### Blok Teks
Minggu, 06 Maret 2016

Dunia anak dunia bermain

Hakikat Bermain dan Aspek Perkembangan Anak Usia Dini
Bermain adalah suatu kegiatan yang dilakukan dengan atau tanpa mempergunakan alat yang menghasilkan pengertian atau memberikan informasi, memberi kesenangan maupun mengembangkan imajinasi pada anak (Sudono, 2000: hal.1).
Setiap anak di dunia ini memiliki hak untuk bermain. Bermain juga adalah juga kegiatan pokok anak. Dengan bermain anak mendapatkan pengetahuan dan pengalaman yang membantu perkembangannya. Para ahli pendidikan mengganggap bahwa bermain sebagai kegiatan yang memiliki nilai praktis, artinya bermain digunakan sebagai media untuk meningkatkan keterampilan dan kemampuan tertentu pada anak terutama enam aspek perkembangan anak yaitu fisik-motoriknya, kognitif, bahasa, sosial-emosi, moral-agama dan seni yang kesemuanya  dapat berkembang secara optimal dan seimbang.
Bermain atau permainan sebagai aktivitas terkait dengan keseluruhan diri anak, melalui bermain anak  akan terdorong mempraktekan keterampilannya yang mengarahkan perkembangan kognitif, bahasa, psikomotorik dan perkembangan fisik anak. Pengalaman bermain mendorong anak untuk lebih kreatif. Mulai dari perkembangan emosi, kemudian mengarah ke kreativitas bersosialisasi.
Ada beberapa prinsip permainan berdasarkan perilaku anak, yaitu antara lain: permainan adalah sesuatu yang menyenangkan, di luar dari peristiwa sehari-hari. Permainan adalah sarana bereksperimen dalam berbagai hal, terbuka tanpa batas. Permainan adalah sesuatu yang aktif dan dinamis, tidak statis sehingga tidak terbatas ruang dan waktu. Permainan juga berlaku bagi setiap anak di sepanjang zaman, memiliki konteks hubungan sosial dan spontan, bermain juga sebagai sarana komunikasi dengan teman sebaya dan lingkungan.

### Daftar Bahan
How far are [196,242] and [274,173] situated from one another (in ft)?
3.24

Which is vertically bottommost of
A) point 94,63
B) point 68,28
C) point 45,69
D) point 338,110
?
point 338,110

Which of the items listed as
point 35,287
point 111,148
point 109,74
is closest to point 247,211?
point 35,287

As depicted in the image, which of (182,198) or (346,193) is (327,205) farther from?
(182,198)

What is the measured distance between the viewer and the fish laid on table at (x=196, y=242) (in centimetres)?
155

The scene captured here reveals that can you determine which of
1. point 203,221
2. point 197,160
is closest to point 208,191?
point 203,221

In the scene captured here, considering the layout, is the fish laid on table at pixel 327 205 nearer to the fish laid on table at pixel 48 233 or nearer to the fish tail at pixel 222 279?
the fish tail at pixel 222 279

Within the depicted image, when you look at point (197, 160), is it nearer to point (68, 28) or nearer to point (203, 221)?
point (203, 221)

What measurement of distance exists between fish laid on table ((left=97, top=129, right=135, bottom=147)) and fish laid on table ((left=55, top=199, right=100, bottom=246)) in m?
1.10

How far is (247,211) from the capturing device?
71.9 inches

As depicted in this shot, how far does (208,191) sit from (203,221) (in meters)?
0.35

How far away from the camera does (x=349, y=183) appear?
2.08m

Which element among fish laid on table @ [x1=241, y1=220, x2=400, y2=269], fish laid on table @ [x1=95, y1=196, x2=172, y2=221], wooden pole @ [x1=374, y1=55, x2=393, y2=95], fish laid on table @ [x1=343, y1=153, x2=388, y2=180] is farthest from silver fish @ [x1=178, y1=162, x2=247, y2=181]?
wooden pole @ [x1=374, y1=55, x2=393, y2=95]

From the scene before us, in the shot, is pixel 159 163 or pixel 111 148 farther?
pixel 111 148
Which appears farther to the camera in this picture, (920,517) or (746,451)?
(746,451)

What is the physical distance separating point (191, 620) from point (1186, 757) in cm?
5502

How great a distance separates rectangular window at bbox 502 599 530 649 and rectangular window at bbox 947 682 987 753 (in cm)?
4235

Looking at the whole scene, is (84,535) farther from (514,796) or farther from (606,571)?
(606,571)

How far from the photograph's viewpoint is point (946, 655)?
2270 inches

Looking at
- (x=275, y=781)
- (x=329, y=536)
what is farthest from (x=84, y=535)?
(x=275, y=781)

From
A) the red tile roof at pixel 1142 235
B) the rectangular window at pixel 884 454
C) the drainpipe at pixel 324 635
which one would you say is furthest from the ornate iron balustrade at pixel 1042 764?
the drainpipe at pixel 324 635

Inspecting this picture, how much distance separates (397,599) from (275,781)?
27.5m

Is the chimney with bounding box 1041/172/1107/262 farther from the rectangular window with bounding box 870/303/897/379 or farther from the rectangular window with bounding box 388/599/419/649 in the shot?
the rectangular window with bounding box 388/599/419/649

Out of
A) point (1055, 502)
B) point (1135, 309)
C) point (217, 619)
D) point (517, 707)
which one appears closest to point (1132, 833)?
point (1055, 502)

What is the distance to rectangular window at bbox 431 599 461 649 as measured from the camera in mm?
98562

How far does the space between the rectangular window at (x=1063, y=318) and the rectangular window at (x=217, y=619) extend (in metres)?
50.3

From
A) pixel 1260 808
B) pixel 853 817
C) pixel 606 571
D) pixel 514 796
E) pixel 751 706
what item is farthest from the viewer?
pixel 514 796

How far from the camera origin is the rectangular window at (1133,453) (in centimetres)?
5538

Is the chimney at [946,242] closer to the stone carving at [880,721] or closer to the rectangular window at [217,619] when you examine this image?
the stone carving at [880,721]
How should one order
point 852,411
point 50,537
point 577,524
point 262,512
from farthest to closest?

### Tugas Latihan 1
Dalam teks tentang hakikat bermain, apa yang dimaksud dengan anggapan para ahli pendidikan bahwa bermain memiliki nilai praktis? Jelaskan dalam satu sampai tiga kalimat.
### Tugas Latihan 2
Kutip dari teks tentang hakikat bermain bagian yang dibuka dengan kata-kata berisi "Minggu, 06 Maret" dan ditutup dengan "(Sudono, 2000: hal.1).".
### Tugas Latihan 3
Lanjutkan teks tentang hakikat bermain dan perkembangan anak usia dini mulai setelah kalimat terakhirnya.

### Jawaban 1
Bermain dianggap memiliki nilai praktis karena digunakan sebagai media untuk meningkatkan keterampilan dan kemampuan tertentu pada anak. Yang terutama ditingkatkan adalah enam aspek perkembangan, yaitu fisik-motorik, kognitif, bahasa, sosial-emosi, moral-agama, dan seni, agar semuanya berkembang secara optimal dan seimbang.

### Jawaban 2
Minggu, 06 Maret 2016

Dunia anak dunia bermain

Hakikat Bermain dan Aspek Perkembangan Anak Usia Dini
Bermain adalah suatu kegiatan yang dilakukan dengan atau tanpa mempergunakan alat yang menghasilkan pengertian atau memberikan informasi, memberi kesenangan maupun mengembangkan imajinasi pada anak (Sudono, 2000: hal.1).

### Jawaban 3
Fungsi Bermain
 Bermain adalah suatu kegiatan yang dilakukan dengan atau tanpa mempergunakan alat yang menghasilkan pengertian atau memberikan informasi, memberi kesenangan maupun mengembangkan imajinasi pada anak (Sudono, 2000: hal.1). Bermain pada awalnya belum mendapat perhatian khusus dari para ahli ilmu jiwa, karena terbatasnya pengetahuan tentang psikologi perkembangan anak dan kurangnya perhatian mereka terhadap perkembangan anak. Bermain merupakan suatu aspek yang sangat penting bagi anak usia dini. Dalam aspek perkembangannya. Melalui bermain anak dapat memahami lingkungan sekitarnya dengan baik. Teori-teori modern yang mengkaji tentang bermain tidak hanya menjelaskan mengapa muncul perilaku bermain. Para tokoh juga berusaha untuk menjelaskan manfaat bermain bagi perkembangan anak. Seorang ahli psikologi Freud memandang bermain sama seperti fantasi atau lamunan. Melalui bermain ataupun fantasi, seseorang dapat memproyeksikan harapan‑harapan maupun konflik pribadi. Dengan demikian Freud percaya bahwa bermain memegang peran penting dalam perkembangan emosi anak. Anak dapat mengeluarkan semua perasaan negatif, seperti pengalaman yang tidak menyenangkan/traumatik dan harapan­-harapan yang tidak terwujud dalam realita melalui bermain.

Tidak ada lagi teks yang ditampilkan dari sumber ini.